Between the slides, such as “8 Ideas and Scripts for a Successful Halloween,” and videos, like “Saying No to In-Laws: Three Steps,” and workshops and captions, it’s a staggering amount of output—at least one written post each day, and a half-dozen or so Instagram stories that often tackle, in great detail, specific questions from followers. In other words, it’s so much content that part of you feels like you’re failing because you’re not raising three kids, running a private practice, and posting sanity-saving advice—all at the same time.

Kennedy credits her husband and parents, who live nearby and assist with childcare, for picking up the slack on the home front while she creates content and continues to see patients virtually. She works on her writing between five and seven a.m.; last month, she finished her first book proposal. “Someone reached out and said, ‘I think that you’re tricking us all,’” she recalls. “‘You’re actually helping adults heal so they can be more present for everyone in their lives, and you happen to get our attention through parenting.’”

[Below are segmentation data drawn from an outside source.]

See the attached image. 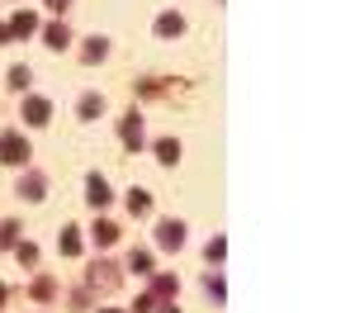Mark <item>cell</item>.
<instances>
[{"instance_id":"ba28073f","label":"cell","mask_w":355,"mask_h":313,"mask_svg":"<svg viewBox=\"0 0 355 313\" xmlns=\"http://www.w3.org/2000/svg\"><path fill=\"white\" fill-rule=\"evenodd\" d=\"M85 62V67H95V62H105V57H110V38H105V33H90V38H85L81 43V53H76Z\"/></svg>"},{"instance_id":"4316f807","label":"cell","mask_w":355,"mask_h":313,"mask_svg":"<svg viewBox=\"0 0 355 313\" xmlns=\"http://www.w3.org/2000/svg\"><path fill=\"white\" fill-rule=\"evenodd\" d=\"M157 313H180V309H175V299H171V304H157Z\"/></svg>"},{"instance_id":"d6986e66","label":"cell","mask_w":355,"mask_h":313,"mask_svg":"<svg viewBox=\"0 0 355 313\" xmlns=\"http://www.w3.org/2000/svg\"><path fill=\"white\" fill-rule=\"evenodd\" d=\"M28 81H33V71H28L24 62H15V67L5 71V85H10V90H19V95H24V90H28Z\"/></svg>"},{"instance_id":"484cf974","label":"cell","mask_w":355,"mask_h":313,"mask_svg":"<svg viewBox=\"0 0 355 313\" xmlns=\"http://www.w3.org/2000/svg\"><path fill=\"white\" fill-rule=\"evenodd\" d=\"M43 5H48V10H53V15H62V10H67V5H71V0H43Z\"/></svg>"},{"instance_id":"8fae6325","label":"cell","mask_w":355,"mask_h":313,"mask_svg":"<svg viewBox=\"0 0 355 313\" xmlns=\"http://www.w3.org/2000/svg\"><path fill=\"white\" fill-rule=\"evenodd\" d=\"M90 242H95V247H114V242H119V223L95 219V223H90Z\"/></svg>"},{"instance_id":"f546056e","label":"cell","mask_w":355,"mask_h":313,"mask_svg":"<svg viewBox=\"0 0 355 313\" xmlns=\"http://www.w3.org/2000/svg\"><path fill=\"white\" fill-rule=\"evenodd\" d=\"M100 313H123V309H100Z\"/></svg>"},{"instance_id":"d4e9b609","label":"cell","mask_w":355,"mask_h":313,"mask_svg":"<svg viewBox=\"0 0 355 313\" xmlns=\"http://www.w3.org/2000/svg\"><path fill=\"white\" fill-rule=\"evenodd\" d=\"M204 289L214 294V304H223V299H227V289H223V276H209V280H204Z\"/></svg>"},{"instance_id":"9c48e42d","label":"cell","mask_w":355,"mask_h":313,"mask_svg":"<svg viewBox=\"0 0 355 313\" xmlns=\"http://www.w3.org/2000/svg\"><path fill=\"white\" fill-rule=\"evenodd\" d=\"M152 33H157V38H180V33H185V15L162 10V15H157V24H152Z\"/></svg>"},{"instance_id":"6da1fadb","label":"cell","mask_w":355,"mask_h":313,"mask_svg":"<svg viewBox=\"0 0 355 313\" xmlns=\"http://www.w3.org/2000/svg\"><path fill=\"white\" fill-rule=\"evenodd\" d=\"M28 157H33V147L19 128H5L0 133V167H28Z\"/></svg>"},{"instance_id":"83f0119b","label":"cell","mask_w":355,"mask_h":313,"mask_svg":"<svg viewBox=\"0 0 355 313\" xmlns=\"http://www.w3.org/2000/svg\"><path fill=\"white\" fill-rule=\"evenodd\" d=\"M5 299H10V289H5V285H0V309H5Z\"/></svg>"},{"instance_id":"f1b7e54d","label":"cell","mask_w":355,"mask_h":313,"mask_svg":"<svg viewBox=\"0 0 355 313\" xmlns=\"http://www.w3.org/2000/svg\"><path fill=\"white\" fill-rule=\"evenodd\" d=\"M0 43H10V28H5V24H0Z\"/></svg>"},{"instance_id":"4fadbf2b","label":"cell","mask_w":355,"mask_h":313,"mask_svg":"<svg viewBox=\"0 0 355 313\" xmlns=\"http://www.w3.org/2000/svg\"><path fill=\"white\" fill-rule=\"evenodd\" d=\"M10 38H33V33H38V15H28V10H19V15H15V19H10Z\"/></svg>"},{"instance_id":"2e32d148","label":"cell","mask_w":355,"mask_h":313,"mask_svg":"<svg viewBox=\"0 0 355 313\" xmlns=\"http://www.w3.org/2000/svg\"><path fill=\"white\" fill-rule=\"evenodd\" d=\"M76 114H81L85 124H95V119L105 114V95H95V90H90V95H81V100H76Z\"/></svg>"},{"instance_id":"3957f363","label":"cell","mask_w":355,"mask_h":313,"mask_svg":"<svg viewBox=\"0 0 355 313\" xmlns=\"http://www.w3.org/2000/svg\"><path fill=\"white\" fill-rule=\"evenodd\" d=\"M85 289H100V294L119 289V266H114V261H95L90 276H85Z\"/></svg>"},{"instance_id":"30bf717a","label":"cell","mask_w":355,"mask_h":313,"mask_svg":"<svg viewBox=\"0 0 355 313\" xmlns=\"http://www.w3.org/2000/svg\"><path fill=\"white\" fill-rule=\"evenodd\" d=\"M57 294H62V289H57L53 276H33V285H28V299H33V304H53Z\"/></svg>"},{"instance_id":"277c9868","label":"cell","mask_w":355,"mask_h":313,"mask_svg":"<svg viewBox=\"0 0 355 313\" xmlns=\"http://www.w3.org/2000/svg\"><path fill=\"white\" fill-rule=\"evenodd\" d=\"M157 247H162V252H180V247H185V223H180V219H162V223H157Z\"/></svg>"},{"instance_id":"5bb4252c","label":"cell","mask_w":355,"mask_h":313,"mask_svg":"<svg viewBox=\"0 0 355 313\" xmlns=\"http://www.w3.org/2000/svg\"><path fill=\"white\" fill-rule=\"evenodd\" d=\"M81 247H85V242H81V228L67 223V228H62V237H57V252H62V256H81Z\"/></svg>"},{"instance_id":"cb8c5ba5","label":"cell","mask_w":355,"mask_h":313,"mask_svg":"<svg viewBox=\"0 0 355 313\" xmlns=\"http://www.w3.org/2000/svg\"><path fill=\"white\" fill-rule=\"evenodd\" d=\"M157 304H162V299H157L152 289H142V294H137V304H133V313H152Z\"/></svg>"},{"instance_id":"9a60e30c","label":"cell","mask_w":355,"mask_h":313,"mask_svg":"<svg viewBox=\"0 0 355 313\" xmlns=\"http://www.w3.org/2000/svg\"><path fill=\"white\" fill-rule=\"evenodd\" d=\"M43 43H48L53 53H62V48H71V28H67L62 19H57V24H48V28H43Z\"/></svg>"},{"instance_id":"52a82bcc","label":"cell","mask_w":355,"mask_h":313,"mask_svg":"<svg viewBox=\"0 0 355 313\" xmlns=\"http://www.w3.org/2000/svg\"><path fill=\"white\" fill-rule=\"evenodd\" d=\"M19 195L33 199V204H38V199H48V176H43V171H28V167H24V176H19Z\"/></svg>"},{"instance_id":"ffe728a7","label":"cell","mask_w":355,"mask_h":313,"mask_svg":"<svg viewBox=\"0 0 355 313\" xmlns=\"http://www.w3.org/2000/svg\"><path fill=\"white\" fill-rule=\"evenodd\" d=\"M10 252H15V261H19V266H28V271L38 266V247H33V242H24V237H19V242H15Z\"/></svg>"},{"instance_id":"44dd1931","label":"cell","mask_w":355,"mask_h":313,"mask_svg":"<svg viewBox=\"0 0 355 313\" xmlns=\"http://www.w3.org/2000/svg\"><path fill=\"white\" fill-rule=\"evenodd\" d=\"M128 271H137V276H152V252H147V247H133V252H128Z\"/></svg>"},{"instance_id":"7402d4cb","label":"cell","mask_w":355,"mask_h":313,"mask_svg":"<svg viewBox=\"0 0 355 313\" xmlns=\"http://www.w3.org/2000/svg\"><path fill=\"white\" fill-rule=\"evenodd\" d=\"M19 232H24V228L15 223V219H0V252H10V247L19 242Z\"/></svg>"},{"instance_id":"ac0fdd59","label":"cell","mask_w":355,"mask_h":313,"mask_svg":"<svg viewBox=\"0 0 355 313\" xmlns=\"http://www.w3.org/2000/svg\"><path fill=\"white\" fill-rule=\"evenodd\" d=\"M128 214H133V219H147V214H152V190L133 185V190H128Z\"/></svg>"},{"instance_id":"e0dca14e","label":"cell","mask_w":355,"mask_h":313,"mask_svg":"<svg viewBox=\"0 0 355 313\" xmlns=\"http://www.w3.org/2000/svg\"><path fill=\"white\" fill-rule=\"evenodd\" d=\"M152 152H157L162 167H175V162H180V138H157V142H152Z\"/></svg>"},{"instance_id":"8992f818","label":"cell","mask_w":355,"mask_h":313,"mask_svg":"<svg viewBox=\"0 0 355 313\" xmlns=\"http://www.w3.org/2000/svg\"><path fill=\"white\" fill-rule=\"evenodd\" d=\"M24 124H28V128H43V124H53V105H48L43 95H24Z\"/></svg>"},{"instance_id":"7c38bea8","label":"cell","mask_w":355,"mask_h":313,"mask_svg":"<svg viewBox=\"0 0 355 313\" xmlns=\"http://www.w3.org/2000/svg\"><path fill=\"white\" fill-rule=\"evenodd\" d=\"M147 280H152L147 289H152L157 299H175V294H180V280H175V276H162V271H152Z\"/></svg>"},{"instance_id":"5b68a950","label":"cell","mask_w":355,"mask_h":313,"mask_svg":"<svg viewBox=\"0 0 355 313\" xmlns=\"http://www.w3.org/2000/svg\"><path fill=\"white\" fill-rule=\"evenodd\" d=\"M110 199H114L110 180H105V176H100V171H90V176H85V204H90V209H105V204H110Z\"/></svg>"},{"instance_id":"7a4b0ae2","label":"cell","mask_w":355,"mask_h":313,"mask_svg":"<svg viewBox=\"0 0 355 313\" xmlns=\"http://www.w3.org/2000/svg\"><path fill=\"white\" fill-rule=\"evenodd\" d=\"M119 142H123L128 152H142V147H147V128H142V114L137 110H128L119 119Z\"/></svg>"},{"instance_id":"603a6c76","label":"cell","mask_w":355,"mask_h":313,"mask_svg":"<svg viewBox=\"0 0 355 313\" xmlns=\"http://www.w3.org/2000/svg\"><path fill=\"white\" fill-rule=\"evenodd\" d=\"M204 256H209V266H218L223 256H227V242H223V237H214V242L204 247Z\"/></svg>"}]
</instances>
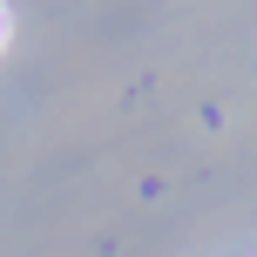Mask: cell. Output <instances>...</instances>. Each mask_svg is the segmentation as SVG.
I'll use <instances>...</instances> for the list:
<instances>
[{
  "instance_id": "1",
  "label": "cell",
  "mask_w": 257,
  "mask_h": 257,
  "mask_svg": "<svg viewBox=\"0 0 257 257\" xmlns=\"http://www.w3.org/2000/svg\"><path fill=\"white\" fill-rule=\"evenodd\" d=\"M0 34H7V14H0Z\"/></svg>"
}]
</instances>
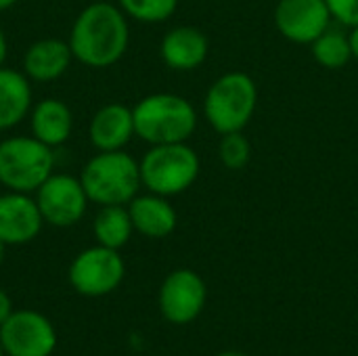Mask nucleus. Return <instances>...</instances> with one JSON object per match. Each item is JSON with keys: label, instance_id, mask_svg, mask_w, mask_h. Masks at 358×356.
I'll list each match as a JSON object with an SVG mask.
<instances>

The pandemic is Dr. Becky’s big moment. By helping parents achieve an emotionally steady home, she aims to mitigate some of lockdown’s effects—and build her brand. “How do you change the world?” she muses. “By changing how kids are raised. Because that’s how you change the people of the world.” And with hundreds of thousands of parents following her every slide, we might just end up being led by a “Dr. Becky” generation of emotionally attuned, functional adults. Imagine that.